* Exercise prompt *
Return each line of the listing in which the word "Vietnam" appears.
[Information shown]
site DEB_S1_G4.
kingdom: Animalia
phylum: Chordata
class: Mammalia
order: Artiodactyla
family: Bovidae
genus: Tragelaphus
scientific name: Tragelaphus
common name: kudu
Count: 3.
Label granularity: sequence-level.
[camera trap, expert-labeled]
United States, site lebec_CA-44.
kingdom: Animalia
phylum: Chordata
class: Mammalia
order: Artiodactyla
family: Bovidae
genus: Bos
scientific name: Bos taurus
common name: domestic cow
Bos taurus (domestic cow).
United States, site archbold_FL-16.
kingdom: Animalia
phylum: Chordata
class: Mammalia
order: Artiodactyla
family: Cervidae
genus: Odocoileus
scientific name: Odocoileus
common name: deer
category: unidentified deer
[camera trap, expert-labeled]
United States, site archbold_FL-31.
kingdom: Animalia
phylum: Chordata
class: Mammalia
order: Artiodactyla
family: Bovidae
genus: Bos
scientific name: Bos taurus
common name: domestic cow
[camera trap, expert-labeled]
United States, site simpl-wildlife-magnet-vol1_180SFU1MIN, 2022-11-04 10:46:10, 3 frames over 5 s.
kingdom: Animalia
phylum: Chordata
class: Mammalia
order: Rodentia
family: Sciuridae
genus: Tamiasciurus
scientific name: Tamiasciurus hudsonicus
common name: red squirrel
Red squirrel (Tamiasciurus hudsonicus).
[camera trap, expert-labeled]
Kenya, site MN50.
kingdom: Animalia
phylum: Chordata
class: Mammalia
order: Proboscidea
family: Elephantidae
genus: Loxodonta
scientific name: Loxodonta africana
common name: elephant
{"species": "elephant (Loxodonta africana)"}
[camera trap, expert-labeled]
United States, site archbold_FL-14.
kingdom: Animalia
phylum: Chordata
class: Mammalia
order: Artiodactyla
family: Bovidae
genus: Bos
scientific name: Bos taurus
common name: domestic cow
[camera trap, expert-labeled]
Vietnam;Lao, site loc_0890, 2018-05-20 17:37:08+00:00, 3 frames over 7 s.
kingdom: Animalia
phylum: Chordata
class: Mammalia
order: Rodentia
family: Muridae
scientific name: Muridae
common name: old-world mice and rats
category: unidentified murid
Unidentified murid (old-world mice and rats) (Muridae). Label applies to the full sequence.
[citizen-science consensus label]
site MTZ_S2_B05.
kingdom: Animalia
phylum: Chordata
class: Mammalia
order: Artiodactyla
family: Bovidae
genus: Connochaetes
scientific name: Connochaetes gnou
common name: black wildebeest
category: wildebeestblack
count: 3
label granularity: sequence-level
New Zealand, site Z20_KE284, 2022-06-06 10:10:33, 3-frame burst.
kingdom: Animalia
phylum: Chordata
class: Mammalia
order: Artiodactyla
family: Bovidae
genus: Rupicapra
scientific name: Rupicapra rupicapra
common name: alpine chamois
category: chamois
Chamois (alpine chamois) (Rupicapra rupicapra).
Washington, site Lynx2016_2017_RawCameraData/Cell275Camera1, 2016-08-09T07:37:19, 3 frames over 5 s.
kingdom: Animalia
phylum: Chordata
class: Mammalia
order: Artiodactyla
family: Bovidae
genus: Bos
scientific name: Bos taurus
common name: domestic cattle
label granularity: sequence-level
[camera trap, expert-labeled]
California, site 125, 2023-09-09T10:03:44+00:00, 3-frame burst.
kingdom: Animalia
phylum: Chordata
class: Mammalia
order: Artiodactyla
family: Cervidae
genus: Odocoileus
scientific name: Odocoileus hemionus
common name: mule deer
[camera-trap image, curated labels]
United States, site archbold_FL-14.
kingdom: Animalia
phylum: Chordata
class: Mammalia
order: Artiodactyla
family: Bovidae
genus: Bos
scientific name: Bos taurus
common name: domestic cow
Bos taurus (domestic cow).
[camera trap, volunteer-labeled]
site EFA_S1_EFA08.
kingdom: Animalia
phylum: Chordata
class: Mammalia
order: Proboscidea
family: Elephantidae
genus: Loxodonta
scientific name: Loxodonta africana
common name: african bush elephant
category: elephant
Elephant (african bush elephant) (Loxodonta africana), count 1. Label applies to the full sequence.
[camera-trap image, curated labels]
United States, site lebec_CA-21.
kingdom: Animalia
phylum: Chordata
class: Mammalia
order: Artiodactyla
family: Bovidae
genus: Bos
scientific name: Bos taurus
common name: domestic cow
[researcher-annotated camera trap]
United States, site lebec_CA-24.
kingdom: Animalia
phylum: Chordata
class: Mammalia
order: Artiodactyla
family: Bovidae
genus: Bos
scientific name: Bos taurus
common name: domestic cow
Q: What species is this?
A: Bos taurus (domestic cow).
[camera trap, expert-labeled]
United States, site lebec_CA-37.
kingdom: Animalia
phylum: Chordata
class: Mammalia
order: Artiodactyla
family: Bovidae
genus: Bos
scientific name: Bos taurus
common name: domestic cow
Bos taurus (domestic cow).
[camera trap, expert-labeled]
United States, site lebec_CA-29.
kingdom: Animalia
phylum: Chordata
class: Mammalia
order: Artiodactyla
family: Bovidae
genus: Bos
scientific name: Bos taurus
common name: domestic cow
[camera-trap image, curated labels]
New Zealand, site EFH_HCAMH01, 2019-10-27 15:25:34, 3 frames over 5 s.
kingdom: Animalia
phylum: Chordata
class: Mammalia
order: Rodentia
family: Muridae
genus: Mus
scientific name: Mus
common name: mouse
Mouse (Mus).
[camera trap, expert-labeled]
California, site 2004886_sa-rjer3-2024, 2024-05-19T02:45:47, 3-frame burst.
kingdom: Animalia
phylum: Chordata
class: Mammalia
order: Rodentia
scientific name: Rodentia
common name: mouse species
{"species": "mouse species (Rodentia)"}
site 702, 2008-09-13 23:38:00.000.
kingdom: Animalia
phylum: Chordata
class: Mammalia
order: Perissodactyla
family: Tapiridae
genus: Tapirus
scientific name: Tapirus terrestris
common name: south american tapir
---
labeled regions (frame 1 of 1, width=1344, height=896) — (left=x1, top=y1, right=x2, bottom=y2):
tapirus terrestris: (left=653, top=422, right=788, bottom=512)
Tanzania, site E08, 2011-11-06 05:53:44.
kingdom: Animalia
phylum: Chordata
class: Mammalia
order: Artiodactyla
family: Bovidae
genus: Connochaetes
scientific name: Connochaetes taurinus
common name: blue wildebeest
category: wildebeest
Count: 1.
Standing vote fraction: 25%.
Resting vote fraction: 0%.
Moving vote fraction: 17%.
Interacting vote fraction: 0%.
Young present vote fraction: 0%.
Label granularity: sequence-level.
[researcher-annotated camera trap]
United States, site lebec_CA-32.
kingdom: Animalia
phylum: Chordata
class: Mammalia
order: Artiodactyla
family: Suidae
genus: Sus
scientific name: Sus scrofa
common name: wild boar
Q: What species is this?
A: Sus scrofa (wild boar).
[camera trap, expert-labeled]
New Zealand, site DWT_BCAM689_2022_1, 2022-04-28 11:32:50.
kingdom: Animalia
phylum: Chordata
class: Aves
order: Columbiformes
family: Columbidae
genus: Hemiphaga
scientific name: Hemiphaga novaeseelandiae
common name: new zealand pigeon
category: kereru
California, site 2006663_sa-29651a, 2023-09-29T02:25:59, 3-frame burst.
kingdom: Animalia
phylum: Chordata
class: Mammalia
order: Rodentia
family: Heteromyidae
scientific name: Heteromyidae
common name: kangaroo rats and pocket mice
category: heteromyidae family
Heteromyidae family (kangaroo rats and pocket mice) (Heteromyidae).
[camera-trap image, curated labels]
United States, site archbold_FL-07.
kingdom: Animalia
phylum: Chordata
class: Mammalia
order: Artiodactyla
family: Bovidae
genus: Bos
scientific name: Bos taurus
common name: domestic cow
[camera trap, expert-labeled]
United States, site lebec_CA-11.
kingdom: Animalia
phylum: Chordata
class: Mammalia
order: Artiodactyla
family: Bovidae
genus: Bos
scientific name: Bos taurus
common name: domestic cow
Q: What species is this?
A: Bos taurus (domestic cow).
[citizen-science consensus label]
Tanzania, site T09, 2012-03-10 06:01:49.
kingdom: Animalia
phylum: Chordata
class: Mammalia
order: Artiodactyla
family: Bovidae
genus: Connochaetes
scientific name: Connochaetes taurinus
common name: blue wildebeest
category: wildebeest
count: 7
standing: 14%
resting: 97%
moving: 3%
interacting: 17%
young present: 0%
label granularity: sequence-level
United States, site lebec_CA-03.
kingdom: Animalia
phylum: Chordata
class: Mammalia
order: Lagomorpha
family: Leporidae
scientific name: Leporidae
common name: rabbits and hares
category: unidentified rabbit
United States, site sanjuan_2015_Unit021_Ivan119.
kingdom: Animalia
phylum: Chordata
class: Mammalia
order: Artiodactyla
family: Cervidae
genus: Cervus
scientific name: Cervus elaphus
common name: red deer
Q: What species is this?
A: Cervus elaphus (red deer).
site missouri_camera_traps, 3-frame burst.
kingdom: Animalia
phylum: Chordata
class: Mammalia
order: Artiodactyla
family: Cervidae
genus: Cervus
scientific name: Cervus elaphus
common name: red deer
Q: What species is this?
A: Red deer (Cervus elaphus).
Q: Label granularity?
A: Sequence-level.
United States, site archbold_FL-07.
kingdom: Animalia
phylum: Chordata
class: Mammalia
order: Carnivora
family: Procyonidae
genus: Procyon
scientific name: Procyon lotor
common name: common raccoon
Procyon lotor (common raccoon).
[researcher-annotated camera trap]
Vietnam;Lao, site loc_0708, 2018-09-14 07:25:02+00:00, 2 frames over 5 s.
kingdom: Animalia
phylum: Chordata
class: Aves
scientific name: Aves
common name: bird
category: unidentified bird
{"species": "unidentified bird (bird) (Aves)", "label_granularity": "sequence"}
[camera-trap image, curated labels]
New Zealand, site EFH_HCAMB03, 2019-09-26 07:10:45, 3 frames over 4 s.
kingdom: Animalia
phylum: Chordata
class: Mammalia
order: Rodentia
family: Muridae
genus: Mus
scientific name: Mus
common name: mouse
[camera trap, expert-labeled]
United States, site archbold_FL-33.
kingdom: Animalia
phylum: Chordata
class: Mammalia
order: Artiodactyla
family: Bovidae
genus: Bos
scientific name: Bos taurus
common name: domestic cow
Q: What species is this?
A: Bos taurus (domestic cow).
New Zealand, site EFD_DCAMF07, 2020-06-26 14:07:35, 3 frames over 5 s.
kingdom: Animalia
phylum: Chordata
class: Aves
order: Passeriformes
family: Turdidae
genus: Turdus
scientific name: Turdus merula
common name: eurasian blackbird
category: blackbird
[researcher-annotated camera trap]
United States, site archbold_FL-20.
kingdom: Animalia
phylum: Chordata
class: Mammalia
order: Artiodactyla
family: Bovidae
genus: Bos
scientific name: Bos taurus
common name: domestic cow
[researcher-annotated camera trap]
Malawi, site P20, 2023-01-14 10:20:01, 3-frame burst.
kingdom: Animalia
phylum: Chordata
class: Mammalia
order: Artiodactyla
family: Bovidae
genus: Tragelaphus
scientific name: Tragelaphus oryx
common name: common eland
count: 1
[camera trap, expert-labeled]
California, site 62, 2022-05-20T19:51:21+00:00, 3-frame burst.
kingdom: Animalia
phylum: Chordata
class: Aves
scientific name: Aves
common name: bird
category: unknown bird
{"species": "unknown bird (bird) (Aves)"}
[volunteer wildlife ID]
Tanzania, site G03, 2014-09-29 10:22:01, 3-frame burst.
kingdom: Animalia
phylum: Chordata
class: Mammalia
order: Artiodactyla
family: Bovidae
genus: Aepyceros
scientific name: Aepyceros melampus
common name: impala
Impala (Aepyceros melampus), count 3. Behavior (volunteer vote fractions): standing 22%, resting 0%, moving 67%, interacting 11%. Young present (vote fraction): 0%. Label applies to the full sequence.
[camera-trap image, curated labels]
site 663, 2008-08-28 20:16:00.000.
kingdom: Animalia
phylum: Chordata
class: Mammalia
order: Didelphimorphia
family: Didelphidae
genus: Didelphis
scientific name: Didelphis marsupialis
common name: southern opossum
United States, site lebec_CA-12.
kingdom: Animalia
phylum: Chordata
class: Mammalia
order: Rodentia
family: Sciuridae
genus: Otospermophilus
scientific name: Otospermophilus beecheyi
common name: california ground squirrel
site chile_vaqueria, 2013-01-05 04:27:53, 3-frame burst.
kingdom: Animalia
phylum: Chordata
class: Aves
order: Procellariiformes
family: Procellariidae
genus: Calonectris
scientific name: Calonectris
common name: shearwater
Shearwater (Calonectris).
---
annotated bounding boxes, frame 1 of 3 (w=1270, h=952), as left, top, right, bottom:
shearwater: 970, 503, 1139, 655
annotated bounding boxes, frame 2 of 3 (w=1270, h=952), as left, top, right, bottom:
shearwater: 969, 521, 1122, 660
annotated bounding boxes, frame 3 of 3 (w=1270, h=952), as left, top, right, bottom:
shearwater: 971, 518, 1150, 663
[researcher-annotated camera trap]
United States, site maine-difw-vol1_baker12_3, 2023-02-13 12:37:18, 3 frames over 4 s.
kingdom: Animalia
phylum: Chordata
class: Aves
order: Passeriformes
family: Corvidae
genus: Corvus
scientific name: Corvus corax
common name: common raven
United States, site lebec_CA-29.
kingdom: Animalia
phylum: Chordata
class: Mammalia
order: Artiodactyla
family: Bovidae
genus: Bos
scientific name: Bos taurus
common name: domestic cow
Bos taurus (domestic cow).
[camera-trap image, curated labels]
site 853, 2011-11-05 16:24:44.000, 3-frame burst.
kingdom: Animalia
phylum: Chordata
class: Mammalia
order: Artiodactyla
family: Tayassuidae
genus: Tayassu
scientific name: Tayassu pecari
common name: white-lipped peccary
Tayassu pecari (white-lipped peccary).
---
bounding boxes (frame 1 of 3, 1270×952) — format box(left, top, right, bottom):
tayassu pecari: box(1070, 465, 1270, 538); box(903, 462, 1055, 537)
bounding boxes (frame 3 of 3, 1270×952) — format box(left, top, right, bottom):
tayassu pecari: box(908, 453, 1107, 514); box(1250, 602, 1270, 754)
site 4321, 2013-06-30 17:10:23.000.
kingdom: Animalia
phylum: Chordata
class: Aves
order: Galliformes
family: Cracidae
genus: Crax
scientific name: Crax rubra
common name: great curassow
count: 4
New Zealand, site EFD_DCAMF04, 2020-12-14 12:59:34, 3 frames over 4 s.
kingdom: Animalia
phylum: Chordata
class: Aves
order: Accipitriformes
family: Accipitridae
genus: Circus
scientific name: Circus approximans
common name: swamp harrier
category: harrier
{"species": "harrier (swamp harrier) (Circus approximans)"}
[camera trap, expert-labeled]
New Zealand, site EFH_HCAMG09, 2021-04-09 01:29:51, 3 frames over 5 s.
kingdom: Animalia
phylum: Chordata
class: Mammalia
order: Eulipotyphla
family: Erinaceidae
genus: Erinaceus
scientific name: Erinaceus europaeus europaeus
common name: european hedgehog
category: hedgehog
[/Information shown]
* Task result *
Vietnam;Lao, site loc_0890, 2018-05-20 17:37:08+00:00, 3 frames over 7 s.
Vietnam;Lao, site loc_0708, 2018-09-14 07:25:02+00:00, 2 frames over 5 s.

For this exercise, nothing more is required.